--- Extract provided ---
[START]
Feature Request: Lifecycle Management

Is there any form of lifecycle management of files stored in a bucket?

Backblaze has it - as does Amazon

1 Like

You can set an expiration date for objects. If that is what you mean. Developers can then build such a service around Storj DCS if their requirements call for it.

2 Likes

Through the GUI?
I don’t see a way of doing this.

I guess there might be in the CLI - but I am not using that

Storj GUI is not meant to be full featured. The interface provided is mainly to allow developers and such to get an understanding of the tools at a high level. Most of the functionality is available at the Command Line level or via S3 connectivity to existing (and new) applications that leverage Storj, and which features they utilize is determined by the developers and what they need.

1 Like

No, the GUI doesn’t have this feature, you need to use uplink CLI for example:

The other way is to generate an access grant/S3 credentials with provided TTL, i.e.

uplink share --max-object-ttl 24h --readonly=false --not-after=none sj://my-bucket

then use this access grant in any of your tools. All objects uploaded with this access grant will expire after 24h.
You may also generate an S3 credentials with the same behavior:

uplink share --max-object-ttl 24h --readonly=false --not-after=none --register sj://my-bucket
2 Likes

We’ve just hit this problem when trying to migrate customers from both S3 and Backblaze. Both have lifecycle policy’s on the buckets that delete the files automatically after 30 days.

We are a big user of rclone and this doesn’t seem to support the expiry feature described above.

Hello @dogsbody,
Welcome to the forum!

You have two options:

  1. Provide the TTL header when you use rclone to upload data and specify a delta or the exact date when uploaded objects should be auto deleted
  2. Create the access grant/S3 credentials with TTL. All objects uploaded using this access grant or these S3 credentials would have this TTL.

See

1 Like

I would like to awaken this request. I have objects that need to expire after a certain amount of time has passed after the object is marked as deleted in a versioned bucket. Currently I have to manually clear out old/deleted objects using rclone. I don’t have a way to predict when the objects should expire at upload time as they may be arbitrarily deleted. All objects have a 30d compliance lock applied at upload time and extended as needed.

With Backblaze this deletion happened automatically based on the defined object lifecycle rule such as “delete old versions after x days”. This is the feature that I am missing.

1 Like

We have a feature to upload objects with TTL, you can also create an access grant/s3 credentials which would have this TTL, docs are linked above.

However, Object Lock and TTL are Mutually Exclusive.
So, you should either use an Object lock or TTL.

Please also note, that rclone didn’t delete versions, it puts a deletion marker as described in the article Working with delete markers - Amazon Simple Storage Service.
To delete versions you need to specify this option, e.g.

rclone delete --s3-versions --s3-version-deleted --min-age 30d --rmdirs -P storj-s3:my-bucket/my-prefix/

You can still delete the object and all its versions even if they were uploaded with TTL. But if you use an Object lock feature, you will not be able to upload with a TTL. And depending on a Object lock mode (Compliance, Governance or Legal Hold) you might be not able to delete the not expired version at all.
[END]
--- Provided records ---
[START]
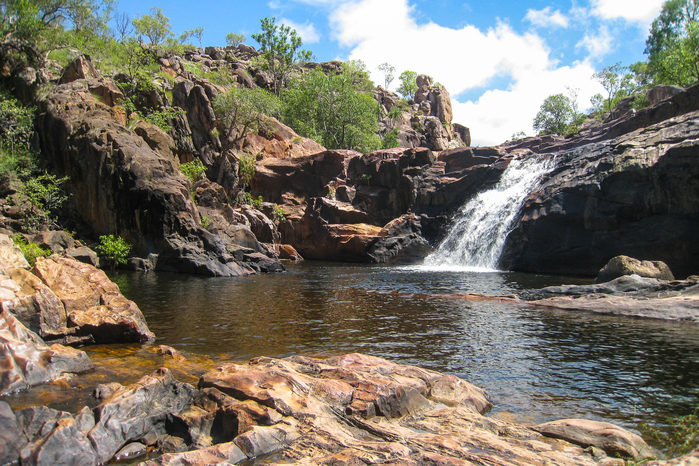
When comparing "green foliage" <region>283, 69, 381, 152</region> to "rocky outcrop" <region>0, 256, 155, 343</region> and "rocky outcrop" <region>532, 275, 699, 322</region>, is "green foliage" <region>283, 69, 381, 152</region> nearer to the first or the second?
"rocky outcrop" <region>532, 275, 699, 322</region>

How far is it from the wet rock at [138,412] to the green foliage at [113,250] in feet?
76.5

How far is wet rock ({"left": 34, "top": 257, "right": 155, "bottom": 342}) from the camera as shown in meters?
10.5

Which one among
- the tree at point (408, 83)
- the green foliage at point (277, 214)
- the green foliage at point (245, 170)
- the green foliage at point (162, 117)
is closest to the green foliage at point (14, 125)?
the green foliage at point (162, 117)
[END]
--- Your tasks ---
**1)** Repeat the passage from the forum thread on lifecycle management that begins at the words "The other way" and stops after "after 30 days.".
**2)** Write the next part of the forum thread on lifecycle management, picking up right after its last sentence.
The data is separate material from the forum thread on lifecycle management.

--- Answers provided ---
**1)**
The other way is to generate an access grant/S3 credentials with provided TTL, i.e.

uplink share --max-object-ttl 24h --readonly=false --not-after=none sj://my-bucket

then use this access grant in any of your tools. All objects uploaded with this access grant will expire after 24h.
You may also generate an S3 credentials with the same behavior:

uplink share --max-object-ttl 24h --readonly=false --not-after=none --register sj://my-bucket
2 Likes

We’ve just hit this problem when trying to migrate customers from both S3 and Backblaze. Both have lifecycle policy’s on the buckets that delete the files automatically after 30 days.

**2)**
Thank you for the rclone command, that is actually very helpful. I was using
rclone backend cleanup-hidden storj-s3:backup
before and it errors on every object still locked because it doesn’t check if it is locked before trying to delete it. The software I am using is kopia backup. It automatically extends the object locks to prevent backups being deleted, and puts delete markers on objects that are no longer needed. It does not remove hidden objects after their lock expires, so I have to use rclone for that step. This is where the lifecycle management feature would normally remove the deleted (hidden) objects after the lock expires.

I’m aware of the TTL feature, but it doesn’t work in this case as the object lock and TTL are mutually exclusive as you said. It’s also impossible to tell how long a certain object will need to exist at upload time, so no TTL.

1 Like

I’m putting this out here for anyone else who decides to try these commands.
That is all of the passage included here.